When the Hunga Tonga-Hunga Ha’apai volcano erupted beneath the Pacific Ocean on January 15, 2022, the blast launched a colossal plume of water to a height of 53 kilometers (33 miles). Using satellite data, researchers have now calculated that the event transferred roughly 146 billion kilograms (322 billion pounds) of water into the stratosphere, where it could remain for up to a decade and contribute to the degradation of the ozone layer.
As tsunamis fanned out across the Pacific following the eruption, the Microwave Limb Sounder (MLS) – which sits aboard NASA’s Aura satellite – immediately got to work observing changes in the sulfur dioxide and water content of the Earth’s atmosphere.
Having now analyzed this data, the authors of a new study in the journal Geophysical Research Letters report that the amount of sulfur dioxide released was roughly comparable to that of previous eruptions, but that the quantity of water ejected was “unprecedented in both magnitude (far exceeding any previous values in the 17-year MLS record) and altitude (penetrating into the mesosphere).”
“This is not surprising since the Hunga Tonga-Hunga Ha'apai caldera was formerly situated 150 meters [492 feet] below sea level,” they add. When you also consider that the eruption was the most powerful of the 21st century, you start to get a picture of just how much seawater was blown sky high. Overall, the researchers estimate that the event increased the total water content of the stratosphere by about 10 percent.
Usually, large volcanic eruptions have a cooling effect on the planet as the sulfur compounds they eject reflect sunlight away from the Earth’s atmosphere. Water, on the other hand, absorbs the Sun’s energy, which means that such a massive increase in stratospheric water content could exacerbate global warming.
Furthermore, the study authors explain how water molecules reacting with oxygen atoms in the atmosphere could lead to an increase in hydroxide, which may then contribute to ozone depletion via a process known as the hydroxyl radical cycle.

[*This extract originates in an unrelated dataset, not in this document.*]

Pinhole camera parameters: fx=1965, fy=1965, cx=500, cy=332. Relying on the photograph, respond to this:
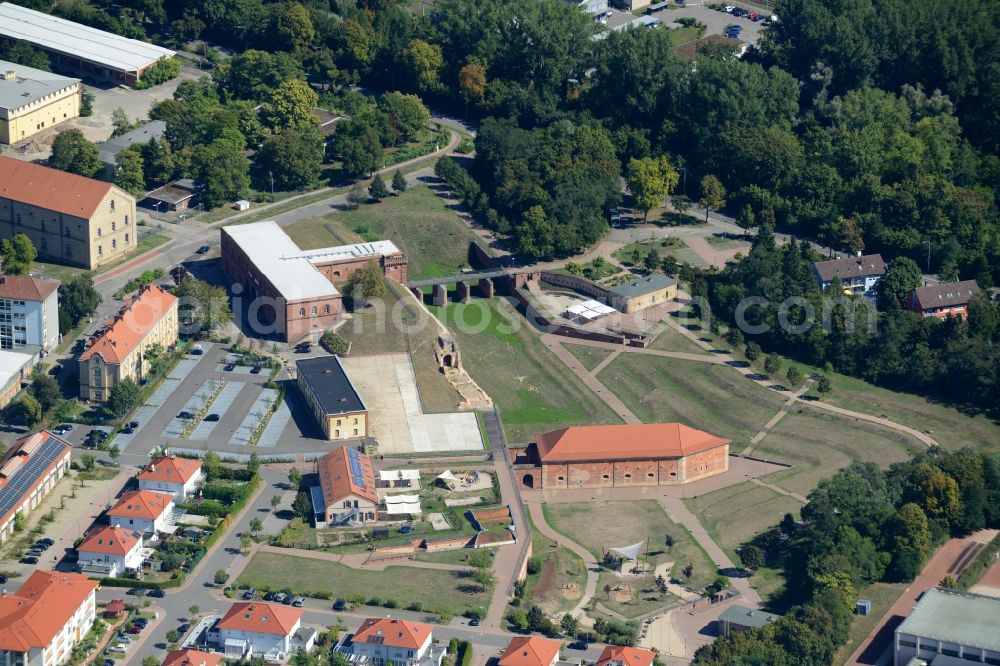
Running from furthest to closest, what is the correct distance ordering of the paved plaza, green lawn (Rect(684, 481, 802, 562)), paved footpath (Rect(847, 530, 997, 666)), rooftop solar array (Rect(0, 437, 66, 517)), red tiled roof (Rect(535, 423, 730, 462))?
the paved plaza, red tiled roof (Rect(535, 423, 730, 462)), green lawn (Rect(684, 481, 802, 562)), rooftop solar array (Rect(0, 437, 66, 517)), paved footpath (Rect(847, 530, 997, 666))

To make matters worse, the researchers expect the sulfur dioxide released by the eruption to dissipate within two to three years, but say that the water plume could hang around in the atmosphere for “five to 10 years”. In other words, the warming effect of the water vapor is likely to outlast the cooling impact of the eruption.
As a result, the authors conclude that Hunga Tonga-Hunga Ha'apai “may be the first volcanic eruption observed to impact climate not through surface cooling caused by volcanic sulfate aerosols, but rather through surface warming caused by excess H2O radiative forcing.”